Виновник или виновники, возможно, мне даже известны. Например, этот тип с лисьей физиономией, что каждый вечер сидит в кафе (когда-то оно было таверной) у самого входа и, смакуя один-единственный стакан дешевого вина, провожает очередной отходящий день. Или этот юный хлюст в белых джинсах, шикарный и томный, — он (как меня уверяли) ублажает какого-то богатого старика и собирается жениться на первой красавице нашего квартала. А еще есть демобилизованные солдаты, не нашедшие работы (и когда еще найдут!), — я встречаю их в парке (темные суровые лица с нестертыми следами бессильных слез ненависти), они возят в инвалидных колясках своих друзей-калек. Правда, изредка они улыбаются — совсем как дети. Но чаще, пробуждаясь, они не могут стряхнуть с себя пут своей мертвой, каторжной жизни, и в такие минуты кровь ударяет нм в голову, и они готовы пырнуть ножом первого встречного. В такое утро «порту» несдобровать!
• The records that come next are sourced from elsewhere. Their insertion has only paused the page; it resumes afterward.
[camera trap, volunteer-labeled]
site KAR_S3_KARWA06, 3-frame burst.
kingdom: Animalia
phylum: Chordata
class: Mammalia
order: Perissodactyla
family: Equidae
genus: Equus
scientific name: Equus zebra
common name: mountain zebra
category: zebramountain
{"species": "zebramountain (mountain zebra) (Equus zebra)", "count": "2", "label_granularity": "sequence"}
Опара, замешанная на ненависти, возмущении, жажде мести, поднимается медленно, но время от времени изливается в подобных нелепостях. Один убьет палкой кошку, другой изрубит на куски собаку только потому, что ее вой нагоняет на него тоску, третий швырнет камнем в уличный фонарь, опрокинет мусорную урну, помочится на священные плиты монумента… Ночных стражей в Лиссабоне мало, а ненависти — океан!..

* * *

Психология! Я знавал многих людей, кого психологически не понимал вовсе то ли потому, что видел их на слишком близком расстоянии (и они были не в фокусе), то ли потому, что их просто нельзя было понять. Некоторые из них давно для меня призраки, они погрузились в глубину подсознания, но по ночам всплывают и качаются на тяжелых волнах вещего или полувещего сна, сна, который стоит запомнить.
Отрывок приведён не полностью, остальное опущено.